→ **YOUR ASSIGNMENT**
Reproduce the stretch of the Kif17 figure legends from "Disruption of Kif17" through "a loading control.", word for word.

Association of Kif17 with IFT complex proteins. (A) Consecutive confocal Z-slices of a cone double labeled with Kif17 and IFT88 antibodies. The small arrow indicates the position of the ellipsoid and the large arrow points to punctate staining along the axoneme. Bar = 10 μm. (B) Co-immunoprecipitation of Kif17 with antibodies to IFT20, IFT57, IFT88, and Kif17. IP antibodies are shown at the top and western blot antibodies on the left. Kif17 was not detected in the RE, which was at 1/5 of the volume used for IP; Kif17 was readily detected when the extract load was higher (see Fig. 1A). Beads plus RE without antibody and a mixture of IgG1 and IgG2 were used as controls for non-specific binding. In separate gels, IFT antibodies were shown to co-IP using anti-IFT antibodies in zebrafish as previously shown for mouse retina (Baker et al., 2003). (C) IP experiment as in panel B in which the blot was cut into two pieces; the upper portion was stained for Kif17 and lower portion for IFT57. Note that as reported in mice (Pazour et al., 2002), two bands are detected with the IFT57 antibody but only the upper band is present in the co-IPs.

Disruption of Kif17 splicing by an antisense morpholino oligonucleotide. (A) Mis-splicing of the Kif17 mRNA caused by blocking the exon 2 donor sequence. RT-PCR primers in exons 1 and 3 (small arrows) generate a smaller product in morphant embryos. (B) The morphant RT-PCR product sequence reveals an out of frame fusion to a cryptic splice donor within exon 2 resulting in a mRNA predicted to encode a Kif17 protein truncated at amino acid 102. (C) Morphant (mph) and control (invert sense) injected 3-day zebrafish larvae. (D) Western blots of 3-day embryos showing the reduction of Kif17 in morphants; anti-γ-tubulin was used as a loading control.

→ **DATA SHOWN**
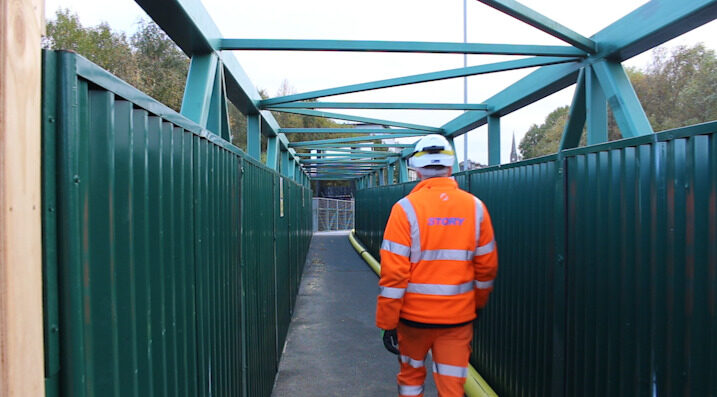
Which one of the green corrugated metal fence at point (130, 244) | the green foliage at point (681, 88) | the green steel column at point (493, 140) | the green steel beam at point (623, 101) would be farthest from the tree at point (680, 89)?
the green corrugated metal fence at point (130, 244)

→ **REPLY TO THE EXERCISE**
Disruption of Kif17 splicing by an antisense morpholino oligonucleotide. (A) Mis-splicing of the Kif17 mRNA caused by blocking the exon 2 donor sequence. RT-PCR primers in exons 1 and 3 (small arrows) generate a smaller product in morphant embryos. (B) The morphant RT-PCR product sequence reveals an out of frame fusion to a cryptic splice donor within exon 2 resulting in a mRNA predicted to encode a Kif17 protein truncated at amino acid 102. (C) Morphant (mph) and control (invert sense) injected 3-day zebrafish larvae. (D) Western blots of 3-day embryos showing the reduction of Kif17 in morphants; anti-γ-tubulin was used as a loading control.